I tre migliori di sempre sono della stessa epoca e per gli altri è dura
Verso la leggenda
Ma già da quel pomeriggio, negli spogliatoi si affacciò un ragazzetto con la bruciante ambizione di scrivere la storia: «Sognavo di vincere più Slam possibili». Siamo arrivati a 17, a tre da Federer e a due da Nadal, con il vantaggio dell’età e di una sete di successi che sembra inestinguibile. In più, è il primo giocatore dell’Era Open ad averli vinti in tre decadi e il secondo della storia dopo Rosewall.

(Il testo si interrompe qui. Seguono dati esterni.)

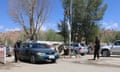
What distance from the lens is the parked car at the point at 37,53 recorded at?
21.6 meters

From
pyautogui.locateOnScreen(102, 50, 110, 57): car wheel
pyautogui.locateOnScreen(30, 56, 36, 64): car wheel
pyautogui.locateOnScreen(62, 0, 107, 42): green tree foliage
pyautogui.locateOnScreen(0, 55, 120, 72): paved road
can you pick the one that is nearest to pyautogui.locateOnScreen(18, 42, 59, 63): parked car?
pyautogui.locateOnScreen(30, 56, 36, 64): car wheel

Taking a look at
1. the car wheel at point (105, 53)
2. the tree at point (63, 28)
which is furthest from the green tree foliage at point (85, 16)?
the car wheel at point (105, 53)

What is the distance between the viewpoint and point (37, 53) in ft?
71.3

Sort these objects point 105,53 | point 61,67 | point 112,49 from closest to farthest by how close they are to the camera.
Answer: point 61,67 → point 112,49 → point 105,53

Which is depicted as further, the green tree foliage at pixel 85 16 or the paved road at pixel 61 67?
the green tree foliage at pixel 85 16

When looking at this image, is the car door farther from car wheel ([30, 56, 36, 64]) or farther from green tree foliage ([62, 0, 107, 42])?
green tree foliage ([62, 0, 107, 42])

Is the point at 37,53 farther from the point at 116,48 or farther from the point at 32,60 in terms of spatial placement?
the point at 116,48

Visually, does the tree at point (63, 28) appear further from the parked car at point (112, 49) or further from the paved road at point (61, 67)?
the paved road at point (61, 67)

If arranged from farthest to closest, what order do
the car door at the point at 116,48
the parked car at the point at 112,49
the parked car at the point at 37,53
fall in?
the parked car at the point at 112,49
the car door at the point at 116,48
the parked car at the point at 37,53

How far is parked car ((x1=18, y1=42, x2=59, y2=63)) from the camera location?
2162 cm

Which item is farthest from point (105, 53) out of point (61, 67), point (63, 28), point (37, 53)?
point (63, 28)

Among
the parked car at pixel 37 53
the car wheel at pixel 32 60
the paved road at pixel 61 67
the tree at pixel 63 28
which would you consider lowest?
the paved road at pixel 61 67

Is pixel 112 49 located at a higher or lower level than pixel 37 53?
higher

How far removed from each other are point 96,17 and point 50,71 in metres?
34.1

Nel 2020 Nole è ancora imbattuto (13 match, alla faccia della doppia scaramanzia), e il trionfo australiano gli restituisce, per la quinta volta, il numero uno del mondo, con appena 135 punti da difendere da qui alla stagione sul rosso. Se dovesse rimanere in vetta fino al 20 aprile, raggiungerebbe Sampras a quota 286 settimane (secondo assoluto), e anche Federer a 310 non appare più così lontano (5 ottobre, se Nole resterà primo così a lungo). Ma le vie che portano all’essenza del tennis passano da altri lidi: «Il numero uno è un grande obiettivo, ma in questo momento della carriera gli Slam sono la cosa più importante. Hanno la priorità. Voglio superare Roger e Rafa, anche se ho grande rispetto per quello che loro due rappresentano dentro e fuori dal campo». Una generazione irripetibile, che Medvedev agli Us Open e Thiem a Melbourne hanno solo provato a scalfire, provando sulla propria pelle cosa separi un campione da un fuoriclasse. E il Djoker ci fa sapere che non finisce qui: «Penso che non capirò mai davvero tutto ciò che sto facendo fino al giorno in cui mi ritirerò». Per entrare in paradiso.